The analyses to calculate the variation coefficient for different reference value “a” showed that the lowest variation coefficient can be achieved using a reference value of 11 in our study cohort. Van der Laar demonstrated that the reference value of 13 showed the lowest variation coefficient in the previous study. In an Asian population, the inert part of the body that cannot be affected by surgical procedures seems to be smaller compared to that of Caucasians. Nonetheless, it is necessary to establish a common and clinically relevant metric that is universally applicable across different ethnicities, and the %AWL metric based on the average inert BMI of 13 appeared to fit the Asian population. This new metric enabled the demonstration of consistent weight loss outcomes regardless of the baseline BMI despite different inert BMI values in Korean patients.

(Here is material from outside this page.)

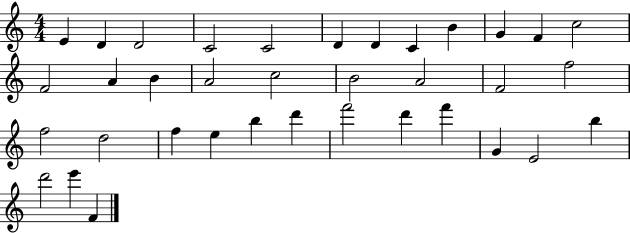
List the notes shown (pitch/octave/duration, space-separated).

E4/q D4/q D4/h C4/h C4/h D4/q D4/q C4/q B4/q G4/q F4/q C5/h F4/h A4/q B4/q A4/h C5/h B4/h A4/h F4/h F5/h F5/h D5/h F5/q E5/q B5/q D6/q F6/h D6/q F6/q G4/q E4/h B5/q D6/h E6/q F4/q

A recent study showed that the postoperative improvement of type 2 diabetes after gastric bypass matched postoperative weight loss expressed as %AWL and %TWL but not as %EWL [17]. Although the AWL metric may not be readily understandable by patients and providers in clinical practice, it is expected to facilitate a precise prediction of weight loss as well as metabolic effect regardless of baseline BMI in patients undergoing bariatric surgery. Furthermore, it would be useful to identify a more accurate prediction model of diabetes remission after metabolic surgery based on an unbiased weight loss reporting method.

Although this is the first study from Asia to validate the AWL metric, there are several limitations. First, the number of patients included in the present was insufficient to generalize the concept of AWL in all Asian population. It was difficult to delineate the clinical relevance of AWL in terms of improved metabolic profiles or quality of life following bariatric surgery due to the small number of patients with concurrent comorbidities. Still, the present study at least demonstrated the potential that the AWL metric can serve as a better option of reporting weight loss with the least deviation derived from the baseline BMI in Asian population as well.

In conclusion, the AWL metric can be used to report weight loss regardless of baseline BMI in Korean patients undergoing RYGB. However, this metric must be further validated in a larger population involving multiple centers from the Asia-Pacific area before it can be used clinically. Furthermore, it should be further evaluated whether this AWL metric can be applied universally in Asian patients undergoing other types of bariatric procedures, including patients with a much lower BMI who underwent surgery for metabolic purposes.